Mercato delle auto. Rosso profondo (-24%) nel Vecchio Continente

Crolla a gennaio il mercato europeo dell’auto, con un drastico -24% dopo il -3,3% di dicembre. Lo comunica l’Acea, l’associazione dei costruttori europei, sottolineando che il mese scorso le immatricolazioni sono state solo 726.491, segnando il gennaio più negativo di sempre. Una flessione molto pesante legata alle restrizioni anti-Covid in tutta l’Ue e, in diversi mercati, anche al giorno lavorativo in meno rispetto a gennaio 2020. Una caduta analoga (-22,3%) c’era stata a giugno dell’anno scorso, quando l’Europa tentava la ripartenza dopo i lockdown di primavera. Per Stellantis, il gruppo nato dalla fusione tra Fca e Psa, le vendite complessive sono state 164.575, in diminuzione del 26,1% rispetto a gennaio del 2020, mentre la quota di mercato è diminuita dal 23,3% al 22,7%. A gennaio in quasi tutti i 27 paesi dell’Unione Europea ci sono state perdite a due cifre, compresi tre dei quattro mercati principali: la Spagna è stata la più colpita (-51,5%), seguita da Germania (-31,1%) e Italia (-14%), mentre la Francia ha avuto un calo del 5,8%. La Svezia (+22,5%) e la Francia sono stati gli unici paesi Ue a non avere una perdita a doppia cifra.
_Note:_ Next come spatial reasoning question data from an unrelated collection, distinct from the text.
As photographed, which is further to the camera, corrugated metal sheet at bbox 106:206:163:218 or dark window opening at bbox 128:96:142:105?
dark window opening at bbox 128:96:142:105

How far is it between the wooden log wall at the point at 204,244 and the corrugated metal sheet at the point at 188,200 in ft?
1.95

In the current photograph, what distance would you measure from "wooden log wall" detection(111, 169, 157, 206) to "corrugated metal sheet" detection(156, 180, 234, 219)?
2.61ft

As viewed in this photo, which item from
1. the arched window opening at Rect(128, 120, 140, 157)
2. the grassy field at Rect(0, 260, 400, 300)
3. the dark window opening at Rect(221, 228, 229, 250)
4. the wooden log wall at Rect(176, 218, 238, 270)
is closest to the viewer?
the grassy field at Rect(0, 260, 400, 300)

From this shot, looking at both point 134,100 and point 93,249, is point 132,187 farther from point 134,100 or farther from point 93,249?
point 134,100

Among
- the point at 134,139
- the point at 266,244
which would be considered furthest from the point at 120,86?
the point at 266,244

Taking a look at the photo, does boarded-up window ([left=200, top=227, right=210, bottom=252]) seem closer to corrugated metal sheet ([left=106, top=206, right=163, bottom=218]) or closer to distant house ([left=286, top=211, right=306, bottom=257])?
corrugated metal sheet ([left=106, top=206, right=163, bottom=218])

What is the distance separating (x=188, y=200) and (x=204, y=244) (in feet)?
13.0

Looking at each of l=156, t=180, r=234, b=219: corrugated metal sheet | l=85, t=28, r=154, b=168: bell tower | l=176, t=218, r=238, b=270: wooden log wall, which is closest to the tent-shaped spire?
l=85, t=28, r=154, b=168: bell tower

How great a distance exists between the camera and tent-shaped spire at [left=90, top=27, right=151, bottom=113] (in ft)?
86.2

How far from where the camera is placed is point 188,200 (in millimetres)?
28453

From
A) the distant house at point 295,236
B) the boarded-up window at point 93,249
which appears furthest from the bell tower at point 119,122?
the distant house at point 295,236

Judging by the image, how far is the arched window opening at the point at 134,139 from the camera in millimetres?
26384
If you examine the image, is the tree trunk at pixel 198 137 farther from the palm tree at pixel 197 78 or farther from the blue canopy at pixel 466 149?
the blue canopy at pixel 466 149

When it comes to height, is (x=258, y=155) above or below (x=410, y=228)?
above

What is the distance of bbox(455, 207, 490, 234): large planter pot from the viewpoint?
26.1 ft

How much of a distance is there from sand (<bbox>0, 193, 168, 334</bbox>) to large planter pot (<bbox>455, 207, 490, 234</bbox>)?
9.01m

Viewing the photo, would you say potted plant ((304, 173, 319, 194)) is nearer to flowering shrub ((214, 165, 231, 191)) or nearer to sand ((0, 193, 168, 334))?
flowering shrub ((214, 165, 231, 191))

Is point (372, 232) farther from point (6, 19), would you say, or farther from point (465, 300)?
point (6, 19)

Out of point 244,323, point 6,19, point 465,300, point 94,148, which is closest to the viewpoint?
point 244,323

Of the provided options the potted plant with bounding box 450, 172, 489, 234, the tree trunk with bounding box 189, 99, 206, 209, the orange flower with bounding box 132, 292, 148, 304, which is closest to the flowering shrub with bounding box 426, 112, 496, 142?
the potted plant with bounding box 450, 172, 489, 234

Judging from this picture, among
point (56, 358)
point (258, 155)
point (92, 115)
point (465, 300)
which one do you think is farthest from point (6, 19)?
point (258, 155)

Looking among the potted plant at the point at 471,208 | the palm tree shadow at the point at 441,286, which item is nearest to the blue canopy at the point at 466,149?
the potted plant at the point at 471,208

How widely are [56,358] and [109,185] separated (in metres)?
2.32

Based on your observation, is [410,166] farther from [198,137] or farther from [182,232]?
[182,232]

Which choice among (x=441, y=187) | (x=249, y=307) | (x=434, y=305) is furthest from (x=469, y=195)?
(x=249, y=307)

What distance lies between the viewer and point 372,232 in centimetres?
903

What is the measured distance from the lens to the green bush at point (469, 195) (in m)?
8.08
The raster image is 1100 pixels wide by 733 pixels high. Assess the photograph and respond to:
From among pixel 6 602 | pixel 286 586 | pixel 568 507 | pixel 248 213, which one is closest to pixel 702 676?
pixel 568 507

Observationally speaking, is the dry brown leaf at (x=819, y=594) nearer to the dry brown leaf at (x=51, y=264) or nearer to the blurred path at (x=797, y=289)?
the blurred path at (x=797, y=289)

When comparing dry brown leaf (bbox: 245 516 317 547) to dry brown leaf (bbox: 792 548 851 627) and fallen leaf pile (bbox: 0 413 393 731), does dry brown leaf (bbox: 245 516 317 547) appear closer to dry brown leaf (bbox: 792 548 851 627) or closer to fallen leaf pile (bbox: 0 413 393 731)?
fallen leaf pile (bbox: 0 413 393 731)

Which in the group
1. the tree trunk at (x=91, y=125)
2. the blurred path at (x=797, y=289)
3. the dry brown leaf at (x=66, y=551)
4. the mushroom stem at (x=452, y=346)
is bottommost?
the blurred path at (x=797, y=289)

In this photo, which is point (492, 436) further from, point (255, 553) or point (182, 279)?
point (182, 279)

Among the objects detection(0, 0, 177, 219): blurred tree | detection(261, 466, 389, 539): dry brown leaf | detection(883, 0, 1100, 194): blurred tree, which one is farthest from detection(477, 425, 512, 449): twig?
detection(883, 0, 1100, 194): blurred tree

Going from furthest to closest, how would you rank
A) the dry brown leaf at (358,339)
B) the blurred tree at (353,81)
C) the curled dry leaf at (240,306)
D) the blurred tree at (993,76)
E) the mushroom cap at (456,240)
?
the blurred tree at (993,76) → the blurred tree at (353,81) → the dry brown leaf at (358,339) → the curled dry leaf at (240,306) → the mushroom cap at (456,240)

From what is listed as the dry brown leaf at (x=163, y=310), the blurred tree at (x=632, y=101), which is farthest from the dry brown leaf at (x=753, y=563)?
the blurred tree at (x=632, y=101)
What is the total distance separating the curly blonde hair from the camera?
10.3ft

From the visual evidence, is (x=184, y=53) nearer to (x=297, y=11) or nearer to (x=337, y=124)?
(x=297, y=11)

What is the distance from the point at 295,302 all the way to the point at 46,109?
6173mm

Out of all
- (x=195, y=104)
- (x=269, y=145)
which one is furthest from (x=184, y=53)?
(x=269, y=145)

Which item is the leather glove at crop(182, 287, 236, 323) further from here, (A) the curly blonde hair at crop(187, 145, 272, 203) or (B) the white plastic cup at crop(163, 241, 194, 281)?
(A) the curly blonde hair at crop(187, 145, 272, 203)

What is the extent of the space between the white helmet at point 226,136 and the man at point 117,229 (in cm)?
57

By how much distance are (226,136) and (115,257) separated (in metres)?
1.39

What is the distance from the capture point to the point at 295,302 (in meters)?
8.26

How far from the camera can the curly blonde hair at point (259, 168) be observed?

Per Stellantis, il secondo gruppo automobilistico in Europa, la dinamica di gennaio è negativa per tutti i brand: Peugeot -17,5%, Fiat -26,6%, Citroen -32,3%, Opel -32,4%, Jeep -11,2%, Lancia -35,2%, Ds -44,4% e Alfa Romeo -46,5%. Il primo gruppo europeo per auto vendute resta la Volkswagen, con 186.889 macchine immatricolate a gennaio: in calo del 26,8% e con una quota di mercato in discesa dal 26,7% al 25,7%.